Selected Summary Statements (total of 24 are in the report):

  • 1.There is no evidence that differences in pathogenesis and pathobiology between pediatric and adult patients with IBD are associated with differences in response to pharmaceutical therapies, except for monogenic disease (agreement 21/22).
  • 2.In general, efficacy and drug-related safety outcomes in children older than 2 years are comparable to adults (agreement 22/22).
  • 9. Optimal dosing should be used in all study arms in pediatric trials. Placebo, sham, or doses demonstrated to be subtherapeutic in prior studies should not be permitted. They are unethical in children, reduce feasibility of enrollment, and are not expected to be informative given the underpowered sample size of pediatric studies (agreement 22/22).
  • 13.Ileocolonoscopic assessment is the gold standard for assessing mucosal healing (MH) and should be required at most twice in each study: that is, at baseline and study end (agreement 22/22).
  • 14. Noninvasive objective measures, including serum and fecal biomarkers, magnetic resonance enterography (MRE), and/or intestinal ultrasound (IUS), should be used for assessing postinduction interim therapeutic response between the two ileocolonoscopies rather than requiring a third ileocolonoscopy (agreement 22/22).

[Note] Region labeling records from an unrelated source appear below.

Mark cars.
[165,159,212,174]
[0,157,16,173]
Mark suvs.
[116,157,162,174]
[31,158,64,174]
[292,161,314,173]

My take (borrowed from the authors):

  • “While it is paramount to achieve a precise and comprehensive approval process for new drugs in pediatric IBD, it is equally important to expedite the process, so children and adolescents are not denied effective treatment available for adults with IBD…”
  • “Under these assumptions, future trial designs should be single-arm and open-label to focus on dosing and pharmacokinetics in children weighing <30–40 kg while mandating long-term safety registries, disease- and not necessarily drug-specific. Data should be supported by meticulously collected real-world evidence. Pediatric data must be collected as soon as a confident signal of efficacy and safety is achieved in adult studies…”
  • “This will resolve the current paradox in which children have the most severe and extensive disease and the highest efficacy of drugs, yet very limited access to these drugs.”